ACPA Physical Plant Director Gene Dale gave me a tour of the complex this week. He took me to his office and pulled out the handwritten maintenance manual for “Visual Music,” an art installation designed by Eric Staller. “Thirty three hundred light bulbs,” is how Dale describes it. Light is a big deal in Alaska. Ed Carpenter, the Portland artist who designed the glass art in the Hult Center’s parking garage walkway, has several faux-stained-glass pieces inside ACPA, creating color with glass marbles. “Thousands of marbles and I’ve never had to replace one,” Dale tells me, comparing it unconsciously to Staller’s work.
Back in Eugene, the Hult Center’s original project manager looks back. “There are some things we could have done better in Eugene,” admits Gerald McDonnell. “We could have encouraged more retail. And the parking garage has never quite worked.” Former Eugene Planning and Development Director Paul Farmer has always insisted that parking should be nearby an attraction, but not adjacent, allowing arts patrons to become accidental shoppers or diners during their trek from and to their cars. In this case, history has proved him out.

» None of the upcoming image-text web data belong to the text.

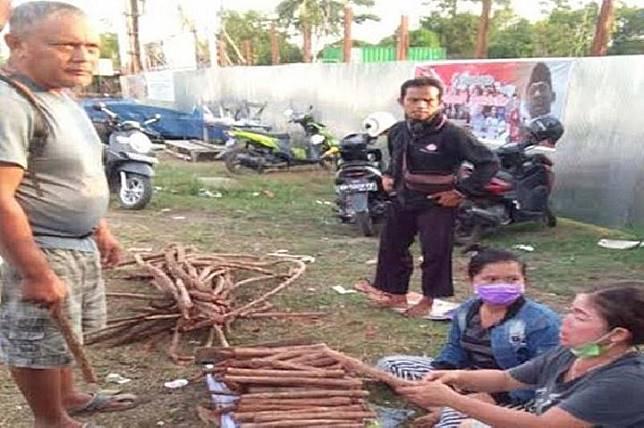 Penjual akar bajakah dadakan di bilangan Jalan RTA Milono Km 6, Kota Palangka Raya mulai bermunculan, Kamis (15/8/19). (Foto Antara/Istimewa).
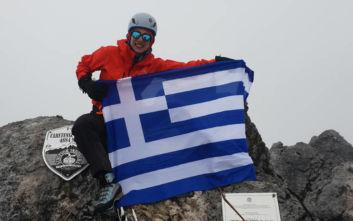 Χριστίνα Φλαμπούρη: Η 31χρονη που ύψωσε την ελληνική σημαία στην ψηλότερη κορυφή της Ανταρκτικής
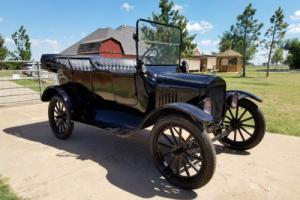 1917 Ford Model T Touring Car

Anchorage chose a half-block park instead of a parking lot, which became a “second front door” for the center. They flood the promenade into an ice skating rink each winter. Parking did get built nearby the ACPA, but it took a while.
McDonnell’s firm asked him to move to Alaska after the Hult Center opened to reprise his role for their complex, but he refused. During the four years he oversaw construction in Eugene, he and his wife Margot had two children and decided to make Eugene home. Gerald now has his own architectural firm downtown and Margot is the principal of Riverbend Elementary School in Springfield.

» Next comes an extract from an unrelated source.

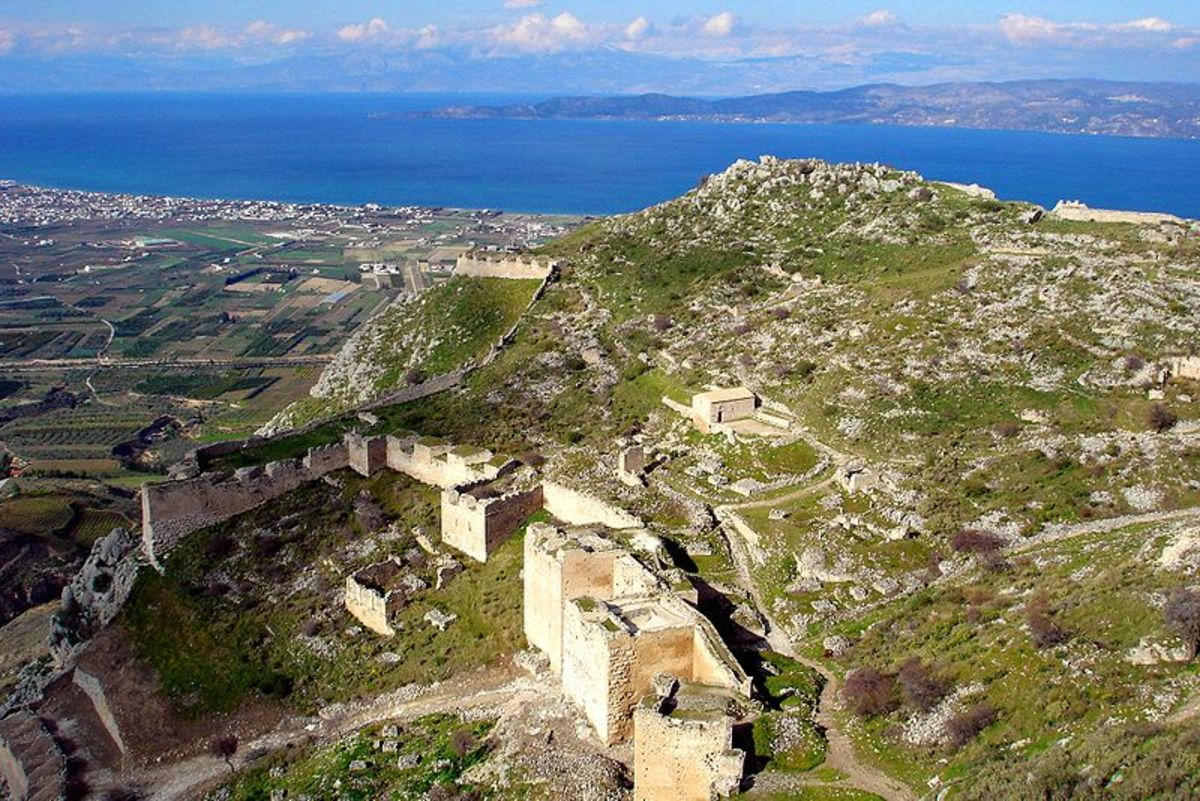 An amazing view of Acrocorinth, or Akrokorinth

The McDonnells put down roots. Their boys went to French immersion schools. Gerald became the first president of Eugene Ballet Company’s board of directors. Toni Primble and the Eugene Ballet Company staged their first Hult Center show during the center’s gala opening week in 1982.
“That was a huge leap,” EBC Managing Director Riley Grannan recalls. As a former dancer himself, he knows about leaps. “The scale of the Hult Center brought organizational necessities. Budgets, boards, development. We had to learn, but McDonnell and Benson Snyder both came from big cities, so we learned from them.”
The Hult Center forced on us a new level of sophistication. If the building’s presence didn’t spawn other buildings, that doesn’t mean it hasn’t produced growth, rippling outward through our community and beyond.
Eugene Ballet Company now tours all over the Pacific Northwest, including finally in Alaska. Primble and her dancers are opening “The Nutcracker Ballet” at the Alaska Center for the Performing Arts on November 27th. It’ll feel like a belated homecoming.